Materials and Methods

Production of Transgenic Mice

Transgenes were construct using standard cloning techniques. The transgene coding region consists of a rat α Myh cDNA (16) containing two mutations: a point mutation, G1445A, resulting in Arg403Gln and a deletion of amino acids 468–527 bridged by the addition of 9 nonmyosin amino acids (SerSerLeuProHisLeuLysLeu). The coding region was flanked by a hybrid intron derived from the mammalian expression construct pMT21 at the 5′ end (Genetics Institute, Cambridge MA) and the SV40 small t intron at the 3′ end.

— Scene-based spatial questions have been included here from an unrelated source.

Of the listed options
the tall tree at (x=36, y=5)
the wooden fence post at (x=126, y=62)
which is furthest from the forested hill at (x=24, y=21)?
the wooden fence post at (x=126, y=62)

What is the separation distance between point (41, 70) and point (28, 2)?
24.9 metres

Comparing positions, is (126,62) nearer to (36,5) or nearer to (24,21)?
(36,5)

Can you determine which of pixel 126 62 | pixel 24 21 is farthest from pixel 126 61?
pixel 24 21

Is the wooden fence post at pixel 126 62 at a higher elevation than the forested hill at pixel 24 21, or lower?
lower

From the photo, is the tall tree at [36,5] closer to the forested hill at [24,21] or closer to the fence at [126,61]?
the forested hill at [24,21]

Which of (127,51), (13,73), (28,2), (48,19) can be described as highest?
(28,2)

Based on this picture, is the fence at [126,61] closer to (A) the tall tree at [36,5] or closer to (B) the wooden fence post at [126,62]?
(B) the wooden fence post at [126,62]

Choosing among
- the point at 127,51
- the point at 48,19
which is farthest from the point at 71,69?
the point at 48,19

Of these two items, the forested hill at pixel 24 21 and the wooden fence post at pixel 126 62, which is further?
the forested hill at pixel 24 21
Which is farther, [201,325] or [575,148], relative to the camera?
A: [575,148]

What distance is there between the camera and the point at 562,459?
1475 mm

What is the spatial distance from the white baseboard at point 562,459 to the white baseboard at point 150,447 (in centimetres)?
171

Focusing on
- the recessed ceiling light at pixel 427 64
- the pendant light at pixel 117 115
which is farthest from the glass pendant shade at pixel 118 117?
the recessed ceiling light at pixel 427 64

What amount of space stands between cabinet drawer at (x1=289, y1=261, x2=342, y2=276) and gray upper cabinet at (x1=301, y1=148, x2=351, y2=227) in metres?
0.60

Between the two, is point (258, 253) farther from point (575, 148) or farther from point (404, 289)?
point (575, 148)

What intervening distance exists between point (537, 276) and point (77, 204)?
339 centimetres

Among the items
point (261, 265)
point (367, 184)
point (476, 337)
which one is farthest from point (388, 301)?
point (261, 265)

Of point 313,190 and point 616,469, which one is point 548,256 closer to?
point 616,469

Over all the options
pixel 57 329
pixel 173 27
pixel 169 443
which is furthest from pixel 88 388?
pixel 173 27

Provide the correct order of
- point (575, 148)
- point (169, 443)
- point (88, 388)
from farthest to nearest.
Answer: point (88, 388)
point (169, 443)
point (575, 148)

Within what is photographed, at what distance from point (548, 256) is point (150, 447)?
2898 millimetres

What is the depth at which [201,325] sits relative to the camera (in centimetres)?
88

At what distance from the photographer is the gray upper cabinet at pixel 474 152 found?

Transgene expression was driven by approximately 3.3 kb of rat α Myh 5′-flanking DNA (generously provided by B. Markham, Medical College of Wisconsin), and polyadenylation sequences were provided by SV40 small t DNA. Transgene sequences were excised from the prokaryotic vector sequences, purified on agarose gels, and then injected into the pronuclei of fertilized mouse eggs from CBA/B16 (F1 cross) mice according to standard techniques (17). Founder animals were identified by Southern blotting and bred to C57/B16 mice.

RNAase Protection

RNA was purified using the guanidinium-acid phenol method (18). An antisense riboprobe was generated using the Promega Riboprobe kit (Promega, Madison, WI, U.S.A.) and purified by guanidinium-acid phenol extraction followed by isopropanol precipitation. A five hundred thousand-counts per minute probe was combined with 3 µg of RNA and hybridized overnight at 55°C in 86% formamide, 2 mM EDTA, 0.433 M NaCl, 43 mM Pipes, pH 6.9. Samples were digested at 37°C for 1.5 hr with 40 units of Tl RNAase (Boehringer Mannheim, Indianapolis, IN, U.S.A.) and 0.5 µg of RNAase A (Boehringer Mannheim) in 0.5 ml of 0.3 M NaCl, 20 mM Tris-HCl, pH 7.5, 50 µg/ml yeast tRNA. Digestion was stopped by the sequential addition of 10 µl 20% SDS and 50 µl stop buffer (4 M ammonium acetate, 100 mM EDTA, 1 mg/ml yeast tRNA). The samples were phenol:chloroform-extracted, ethanol-precipitated, and then electrophoresed on a 5% acrylamide gel under denaturing conditions.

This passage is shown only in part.